A Diet to Lower Cholesterol: Simple Guidelines for Eating Well
If you and I were sitting in my office talking about how to begin a diet to lower cholesterol naturally, I would want you to know two foundations of my holistic medicine practice first.
• One: everything I will suggest to you is valid science, no flim-flam here, no latest and greatest pill to sell you which will reduce both your cholesterol and your wallet to zero.
• Two: everything I will suggest to you is simple and achievable. You can build a diet to lower cholesterol without looking up the instruction book every day. No math or calculations, no long lists to memorize.
And just as important, these are diet suggestions which are good for your whole life. This is not a quick fix to be used for a year then discarded. Eating a diet to lower cholesterol becomes a way of life, and when sustained over a lifetime dramatically improves quality of life and length of life.

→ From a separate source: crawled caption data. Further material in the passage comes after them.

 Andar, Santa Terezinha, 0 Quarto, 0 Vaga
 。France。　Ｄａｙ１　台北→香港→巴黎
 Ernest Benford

So here are my simple principles:
• Decrease the amount of saturated fat in the diet, and enjoy healthy fats in their place. Saturated fats are found mostly in meat and dairy, and also in coconut, palm and palm kernel oils. Practically, this means using non-fat (skim) milk and dairy products (e.g yogurt), and severely limiting saturated dairy products like cheese, butter and ice cream. Choose lean meats with the lowest saturated fat content, such as white meat chicken or turkey (skin off), and decreasing the amount of grain-fed beef consumed. Grass-fed beef or bison is usually a better choice, as are game meats such as venison; one can find the saturated fat content on the label at the meat counter: compare and shop wisely. Keep trans-fat intake as close to zero as possible by reading food labels and avoiding products which contain hydrogenated or partially hydrogenated oils. Enjoy mono-unsaturated oils for cooking and dressings, such as extra-virgin olive oil and organic cold-pressed canola oil. Eat a handful of nuts daily (e.g. walnuts or almonds, if you are not allergic) for their omega-3 oil content. Nuts are also a filling snack that will take the place of sugary high calorie snacks which don’t satisfy for long. Aim for 2 servings of fish per week, preferably oily cold-water fish with high omega-3 oil content, such as wild Alaskan salmon, sardines, or Atlantic mackerel. Eggs in moderation are fine, especially from hens fed high omega-3 diets.

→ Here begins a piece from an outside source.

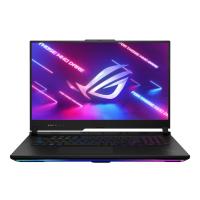 ASUS ROG Strix SCAR 17 G733PZV-LL111 17.3"(2560x1440 (, 240Hz, 3ms) IPS)/AMD Ryzen 9 7945HX3D(2.3Ghz)/32768Mb/1024PCISSDGb/noDVD/Ext:nVidia GeForce RTX4080(12288Mb)/Cam/BT/WiFi/90WHr/war 1y/3kg/Off Black/DOS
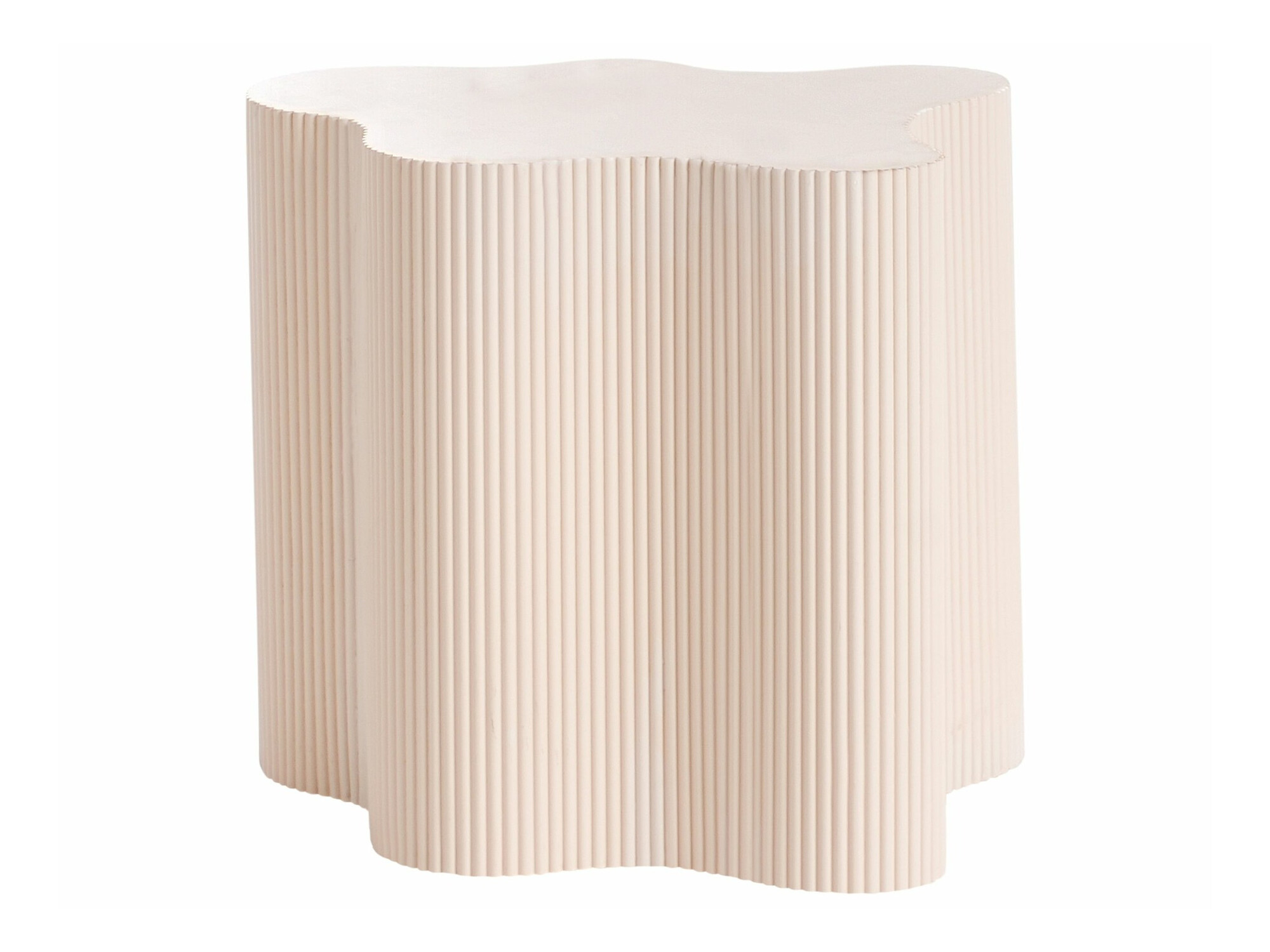 Pomoćni stolić Berwyn 2635 (Krem)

• Make foods with fiber a cholesterol lowering habit. Foods that lower cholesterol include your old friend oatmeal! Use rolled oats or steel cut oats instead of instant. Beyond oats, the simplest way to do this is to substitute legumes (beans) for meat or animal protein 4 meals per week. This step alone has the potential to reduce your risk of heart disease by over 20%, because legumes are one of the foods that lower LDL cholesterol the best. This could include soy products such as edamame or tofu, lentils (the fast food of legumes), or any kind of beans and rice (black beans, red beans, pinto or navy beans, etc.). Break out of old habits and be creative. When I did medical mission work in Nicaragua, we enjoyed beans and rice for breakfast… do something like that to shake up old habits and see how much fun you can have with a healthy diet to lower cholesterol!
• Kick the sugar habit, especially reducing high-fructose corn syrup. When we eat sugar that our body cannot immediately burn as fuel, the emergency blood sugar reducing action starts in the liver, transforming that sugar into fat. The first place that shows up is a high triglyceride level in the blood, which by itself is a risk for heart attack. And as triglyceride levels go up from eating too much sugar, the good HDL cholesterol levels drop too low to protect you. High fructose corn syrup is even more likely than other types of sugar to be transformed into triglycerides and fat; I recommend you severely limit or avoid it altogether.
Does this mean you can never have a steak or eat ice-cream again? No, of course not. It’s what you eat most of the time that counts most. So if your LDL cholesterol is high, and you have been eating lots of saturated fat and sugar and little fiber, following my guidelines for a diet to lower cholesterol perhaps 4 days out of 5 will make a big difference. But if you have already been eating in a healthy way and your cholesterol level is still unhealthy, you may simply be fighting your genetic makeup, in which case diet will not do much more for you than where you already are. Then we would start talking about supplements, also as natural as possible.
Finally, I hope this short introduction is only the beginning of your learning for life! Eating well can be, and always should be enjoyable and interesting, so thanks for joining me as we explore how to use food as medicine.